In May 2011, the illegal use of the plasticizer DEHP in clouding agents for use in food and beverages has been reported in Taiwan. An inspection of products initially discovered the presence of plasticizers. As more products were tested, inspectors found more manufacturers using DEHP and DINP. The Department of Health confirmed that contaminated food and beverages had been exported to other countries and regions, which reveals the widespread prevalence of toxic plasticizers.

===European Union===
Concerns about chemicals ingested by children when chewing plastic toys prompted the European Commission to order a temporary ban on phthalates in 1999, the decision of which is based on an opinion by the Commission's Scientific Committee on Toxicity, Ecotoxicity and the Environment (CSTEE).
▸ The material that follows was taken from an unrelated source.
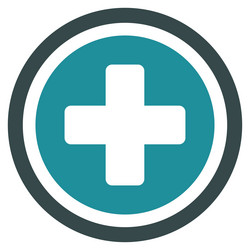 Similar image 9712814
A proposal to make the ban permanent was tabled. Until 2004, EU banned the use of DEHP along with several other phthalates (DBP, BBP, DINP, DIDP and DNOP) in toys for young children. In 2005, the Council and the Parliament compromised to propose a ban on three types of phthalates (DINP, DIDP, and DNOP) "in toys and childcare articles which can be placed in the mouth by children". Therefore, more products than initially planned will thus be affected by the directive. In 2008, six substances were considered to be of very high concern (SVHCs) and added to the Candidate List including musk xylene, MDA, HBCDD, DEHP, BBP, and DBP. In 2011, those six substances have been listed for Authorization in Annex XIV of REACH by Regulation (EU) No 143/2011. According to the regulation, phthalates including DEHP, BBP and DBP will be banned from February 2015.

In 2012, Danish Environment Minister Ida Auken announced the ban of DEHP, DBP, DIBP and BBP, pushing Denmark ahead of the European Union which has already started a process of phasing out phthalates. However, it was postponed by two years and would take effect in 2015 and not in December 2013, which was the initial plan. The reason is that the four phthalates are far more common than expected and that producers cannot phase out phthalates as fast as the Ministry of Environment requested.

In 2012, France became the first country in the EU to ban the use of DEHP in pediatrics, neonatal, and maternity wards in hospitals.

DEHP has now been classified as a Category 1B reprotoxin, and is now on the Annex XIV of the European Union's REACH legislation. DEHP has been phased out in Europe under REACH and can only be used in specific cases if an authorization has been granted. Authorizations are granted by the European Commission, after obtaining the opinion of the Committee for Risk Assessment (RAC) and the Committee for Socio-economic Analysis (SEAC) of the European Chemicals Agency (ECHA).

===California===
DEHP is classified as a "chemical known to the State of California to cause cancer and birth defects or other reproductive harm" (in this case, both) under the terms of Proposition 65.